One of the most attractive areas of the city, Exeter’s historic quayside is popular with locals, students and visitors alike. A 10 minute walk from the city centre, it has a fascinating history, beautiful architecture, lively pubs and restaurants, and a cluster of antique shops. A multitude of events happen on the River Exe throughout the summer, including dragon boat racing, open air concerts, markets, street food, charity events and art exhibitions. The Quay is also a launchpad for accessing National Cycle Route 2, which stretches down both sides of the Exe estuary, to Exmouth on the east and Dawlish on the west.
The Exeter Ship Canal was built in the 1560s, making it one of the oldest artificial waterways in the UK. Today you can hire canoes and kayaks from the Quay (with safety equipment and tuition provided, of course) and explore the canal for fun. Many people row along the canal to The Double Locks and Turf Locks Inn, two great, student friendly pubs. You can also take boat trips along the River Exe and Ship Canal with Exeter Cruises. Cruises normally take place at weekends between Easter and October, and daily in July and August, and you can choose the 45 minute round trip, or stop for a bite to eat before catching a later boat back.
Exeter Science Park is paving the way for leading science and laboratory research, as well as boosting the regional economy. Located at the gateway to the Exeter and East Devon Growth Point area, Exeter Science Park occupies the perfect location in a grassland setting with immediate access to the motorway, trunk road networks and Exeter International Airport.
With a considerable scientific resource on the door step, including the Met Office and the University, companies located on the Park will benefit from the strong networks that have been built up regionally, nationally and internationally.
Exeter boasts more historical sights than any other town in Devon or Cornwall, legacies of an eventful existence dating from its Celtic foundation and the establishment here of the most westerly Roman outpost.
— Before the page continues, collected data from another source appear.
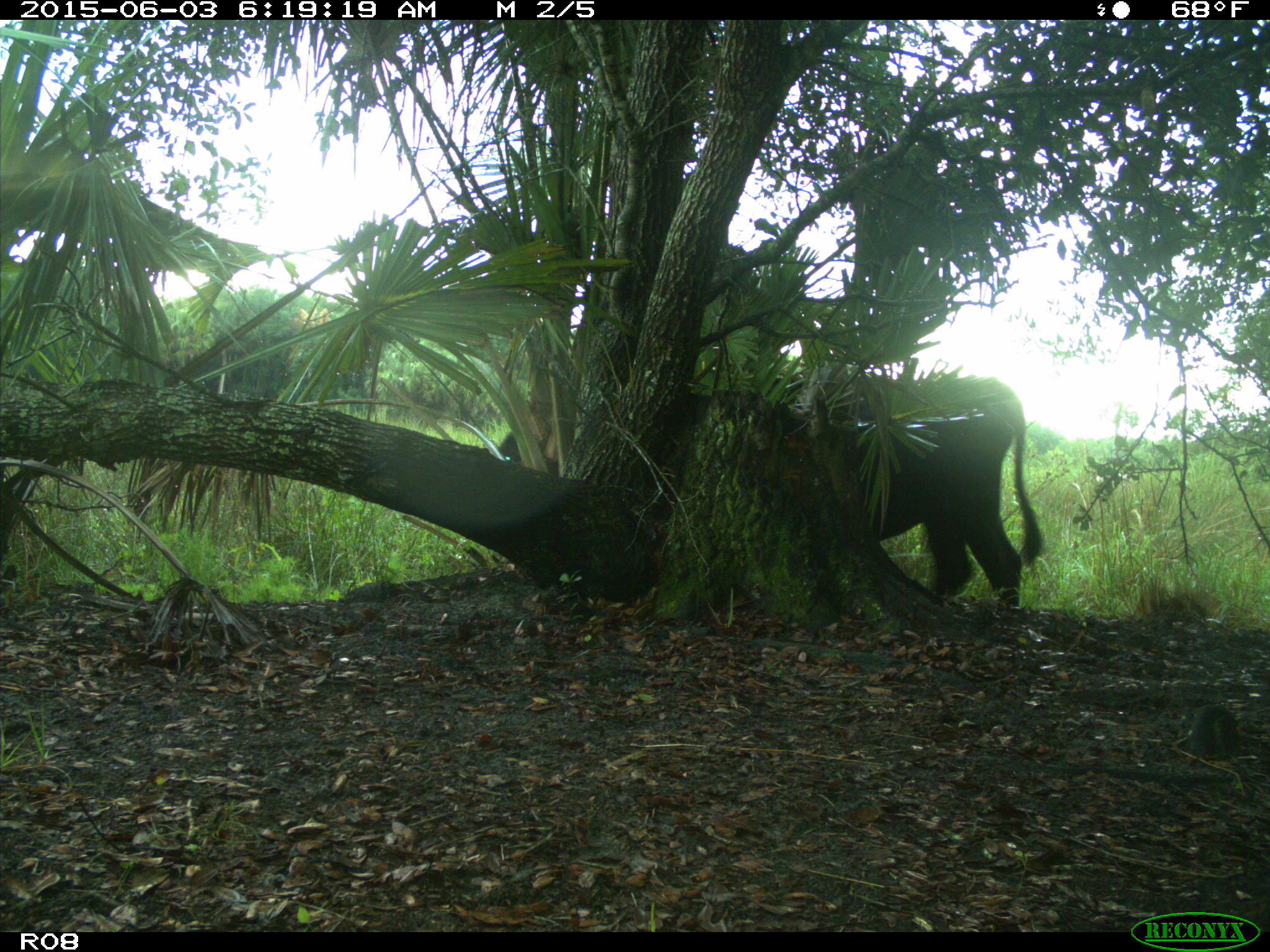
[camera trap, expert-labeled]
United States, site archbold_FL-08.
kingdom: Animalia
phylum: Chordata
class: Mammalia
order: Artiodactyla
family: Bovidae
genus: Bos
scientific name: Bos taurus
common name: domestic cow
After the Roman withdrawal, Exeter was refounded by Alfred the Great and by the time of the Norman Conquest had become one of the largest towns in England, profiting from its position on the banks of the River Exe. The expansion of the wool trade in the Tudor period sustained the city until the eighteenth century, since when Exeter has maintained its status as Devon’s commercial and cultural hub, despite having much of its ancient centre gutted by World War II bombing.